Un reportage diffusé lundi soir par TG2, le journal de la deuxième chaîne de la télévision publique italienne, montre des réfugiés se dénuder complètement dans un espace qui semble être en plein air, avant d’être aspergés devant les autres d’une solution contenant un produit contre la gale.

Alors que le monde célèbre le 18 décembre "la journée internationale des migrants", la maire de l’île, Giusi Nicolini, a comparé la structure à un "camp de concentration".

"Ces images rappellent les camps de concentration, sauf qu'il s'agit du centre de premiers secours et d'accueil de Lampedusa", explique un journaliste de la Rai 2, cité par L'Express.

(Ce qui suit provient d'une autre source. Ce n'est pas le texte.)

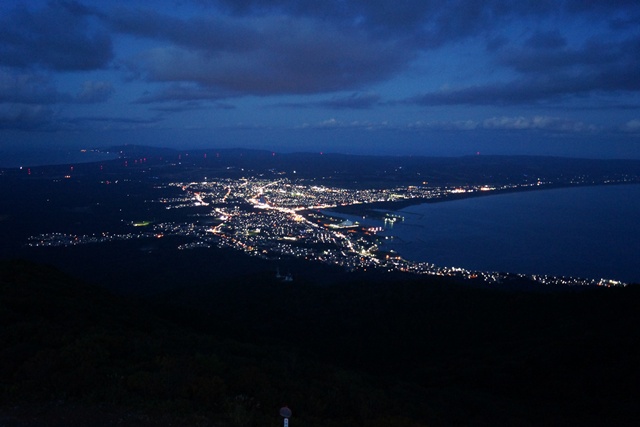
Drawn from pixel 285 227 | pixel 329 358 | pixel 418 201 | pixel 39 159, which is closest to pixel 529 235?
pixel 418 201

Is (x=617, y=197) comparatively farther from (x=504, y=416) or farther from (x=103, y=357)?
(x=103, y=357)

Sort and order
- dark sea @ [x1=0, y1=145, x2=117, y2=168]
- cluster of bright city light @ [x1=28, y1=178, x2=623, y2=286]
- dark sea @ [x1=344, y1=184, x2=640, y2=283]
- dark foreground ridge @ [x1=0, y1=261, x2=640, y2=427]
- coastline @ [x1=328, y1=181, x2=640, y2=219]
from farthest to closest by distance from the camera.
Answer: dark sea @ [x1=0, y1=145, x2=117, y2=168] < coastline @ [x1=328, y1=181, x2=640, y2=219] < dark sea @ [x1=344, y1=184, x2=640, y2=283] < cluster of bright city light @ [x1=28, y1=178, x2=623, y2=286] < dark foreground ridge @ [x1=0, y1=261, x2=640, y2=427]

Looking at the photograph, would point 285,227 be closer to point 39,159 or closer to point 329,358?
point 329,358

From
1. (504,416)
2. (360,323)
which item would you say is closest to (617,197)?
(360,323)

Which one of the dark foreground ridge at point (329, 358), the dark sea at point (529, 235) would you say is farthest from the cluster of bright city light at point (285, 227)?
the dark foreground ridge at point (329, 358)

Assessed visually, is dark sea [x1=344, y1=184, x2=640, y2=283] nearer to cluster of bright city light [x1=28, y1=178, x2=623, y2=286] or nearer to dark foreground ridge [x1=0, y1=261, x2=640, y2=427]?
cluster of bright city light [x1=28, y1=178, x2=623, y2=286]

"Les images du centre de Lampedusa sont épouvantables et inacceptables", a commenté la commissaire européenne aux Affaires intérieures, Cecilia Malmström, en menaçant Rome de sanctions, rapporte Libération.

Le chef du gouvernement italien Enrico Letta a promis une enquête et des sanctions.

Une déclaration qui n'a pas réussi à apaiser la bouillonnante Cecila Malmström, selon les termes du Point. "Entre 2007 et 2011, nous avons versé 473 millions d'euros du budget européen pour aider l'Italie dans son assistance aux réfugiés, pour les contrôles aux frontières, l'intégration ou le rapatriement. Et pas plus tard qu'en octobre dernier, à la suite du naufrage d'un bateau qui a fait plus de 300 morts, nous avons octroyé une aide supplémentaire d'urgence de 30 millions pour répondre au gouvernement italien qui se plaignait du manque de soutien de l'Europe. Et au final, on ne constate aucune amélioration", s'étrangle-t-elle. "Nous voulons des garanties de conditions d'accueil et de traitement dignes", avertit la commissaire.

Les drames de l'immigration ont été inscrits à l'ordre du jour du Conseil européen qui doit se dérouler aujourd'hui et demain à Bruxelles, avec l'examen des possibilités d'actions pour lutter contre le trafic des réfugiés et éviter de nouveaux naufrages, rapporte France TV Info.